'Oh, so that's who Richard Morris is..." Lord Hattersley on The Daily Politics

'An influential activist' - The Guardian

'Iain Dale, without the self loathing' - Matthew Fox in The New Statesman

'
You are a tinker...' - Tim Farron

Monday 24 March 2014

All Parties can be as radical as they like in their 2015 manifestos. The mad stuff won't get done anyway.

A bevy of think tanks has written to the Guardian today encouraging Ed Miliband to be more radical in the writing of the coming election manifesto. A right wing thinker (Simon Jenkins) in that same newspaper has suggested that would be madness, if Ed wants to win.

I'm not sure it makes all that much difference either way.

Because both of these arguments suggest that people will vote according to the policies and the manifestos of the parties standing. And in 2015 I suspect this will be less true than ever.

The current polling - especially with the coming together of the polls - and the boundaries set out as they are, still indicate a coalition government is the likeliest outcome next year. Or in other words - no winner.

In those circumstances, parties deliver, not their own programme of government, but a jointly agreed coalition of policies - in the last election negotiated in 3 hurried days largely over a weekend.

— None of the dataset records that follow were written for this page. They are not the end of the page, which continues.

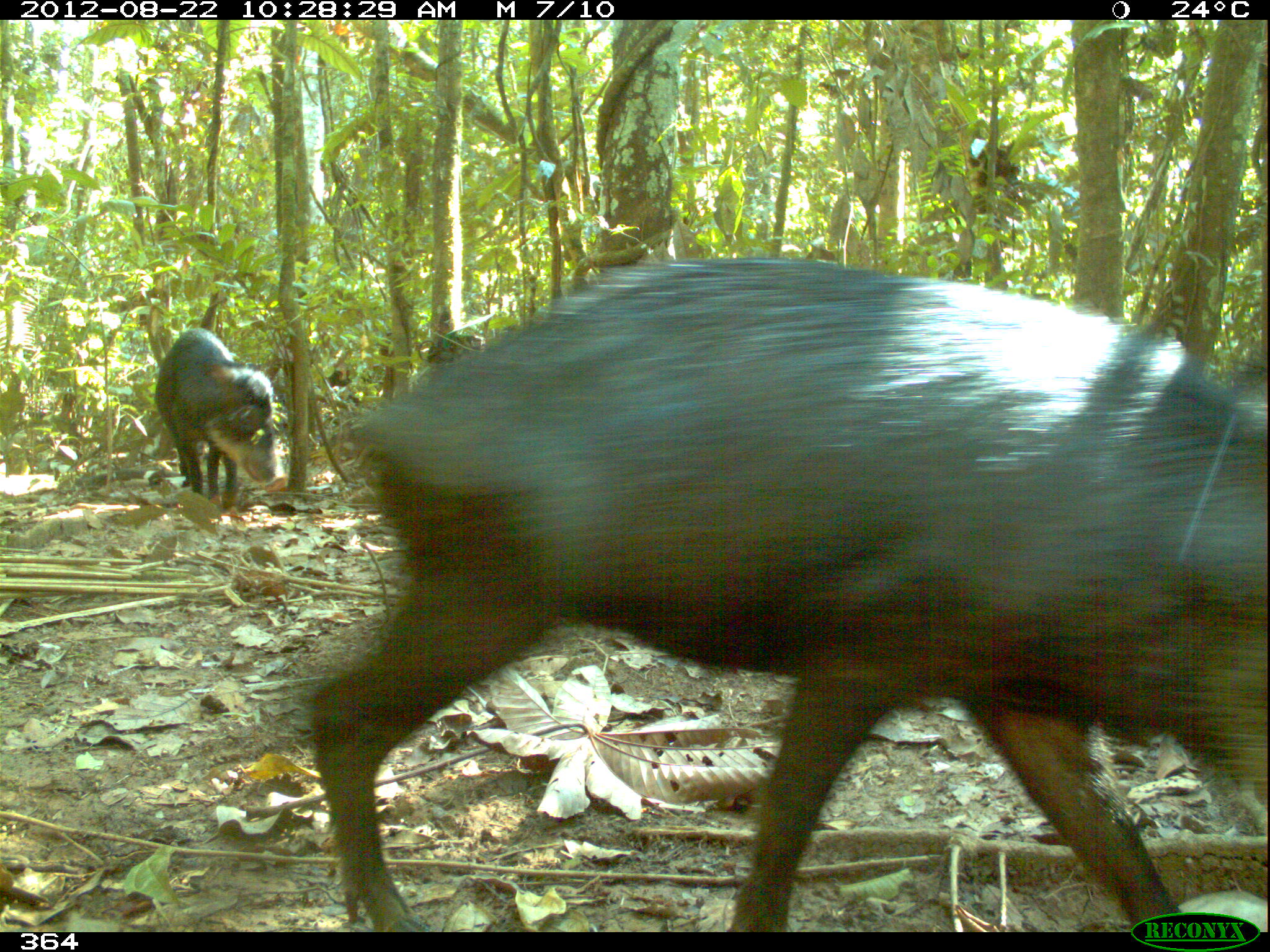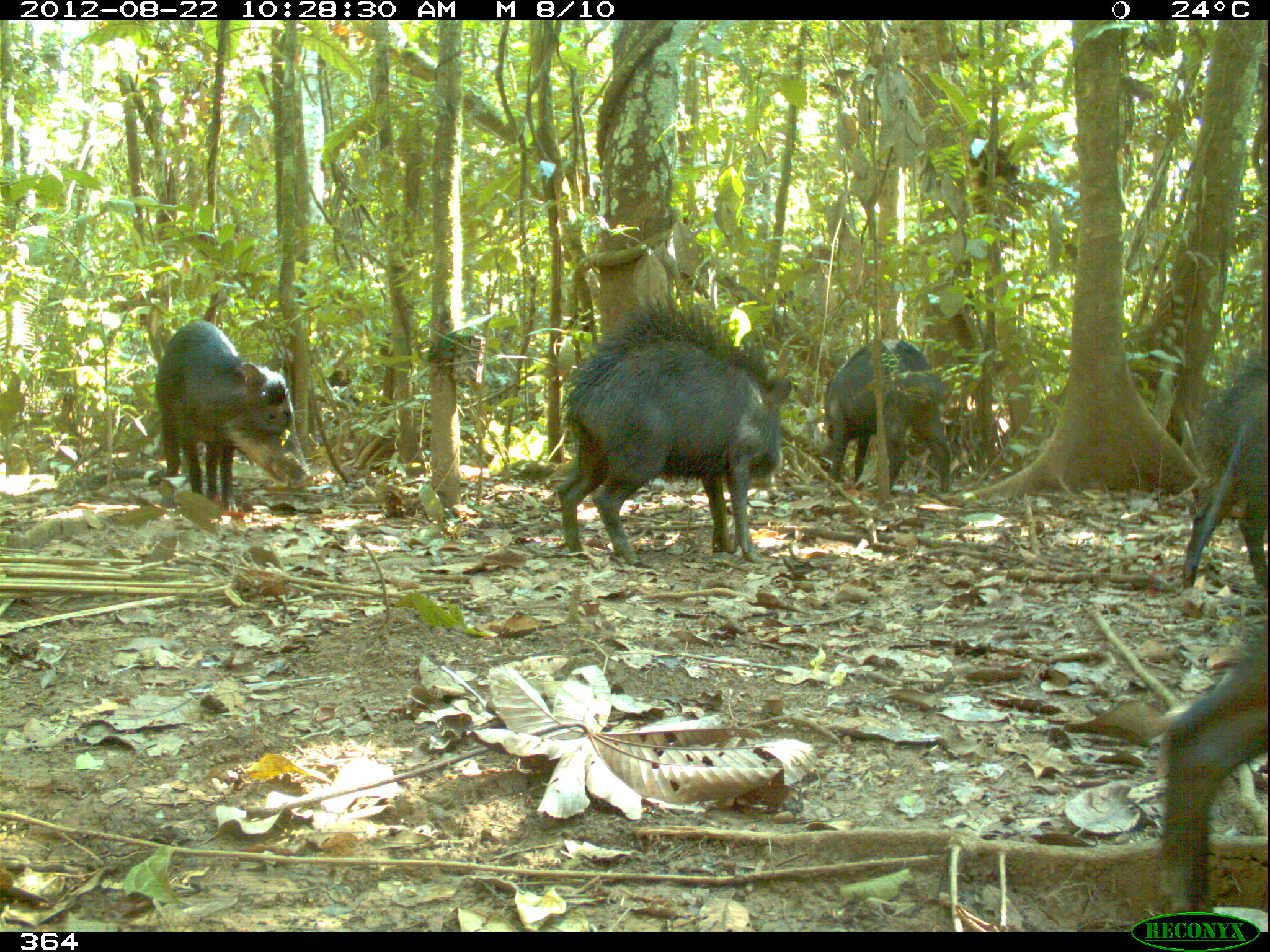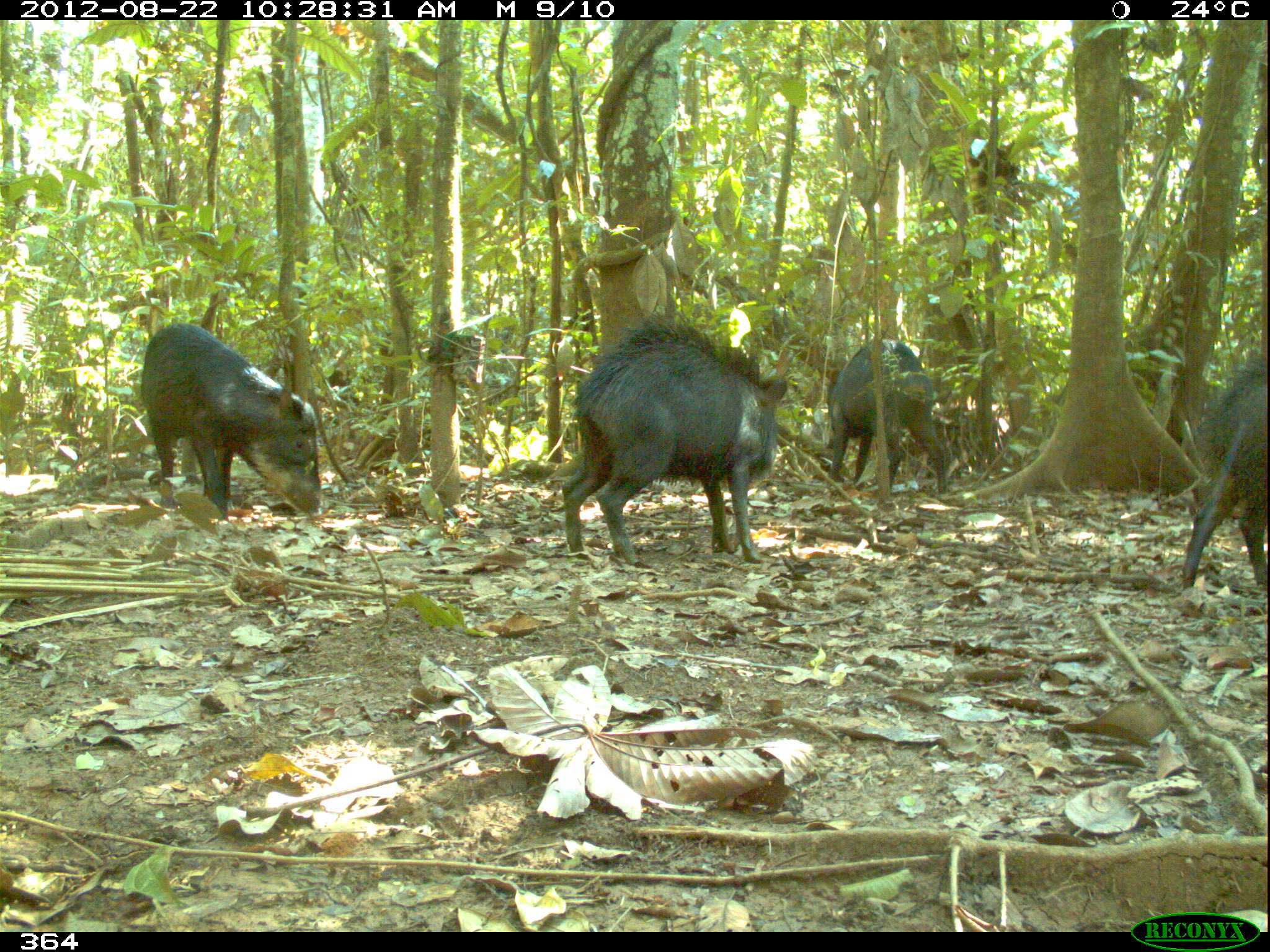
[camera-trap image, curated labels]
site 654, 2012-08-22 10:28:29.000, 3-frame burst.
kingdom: Animalia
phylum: Chordata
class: Mammalia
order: Artiodactyla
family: Tayassuidae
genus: Tayassu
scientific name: Tayassu pecari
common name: white-lipped peccary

This therefore suggests that whoever you vote for, you are less likely to end up with the government legislative agenda you voted for. So how do you decide where to put your cross?

Well for many people (as we know) it will be tradition - the political tribe they were born into.

For others it will be broad principle - Fairer society (Labour), stronger economy (Tory), both (Lib Dems) or um, neither (UKIP)

But for many many others it all be personality based. Sure they vote for an MP - but they also have in their minds that they are voting for a Prime Minister. And I suspect personality will count for a lot more in 2015 than policies as a result.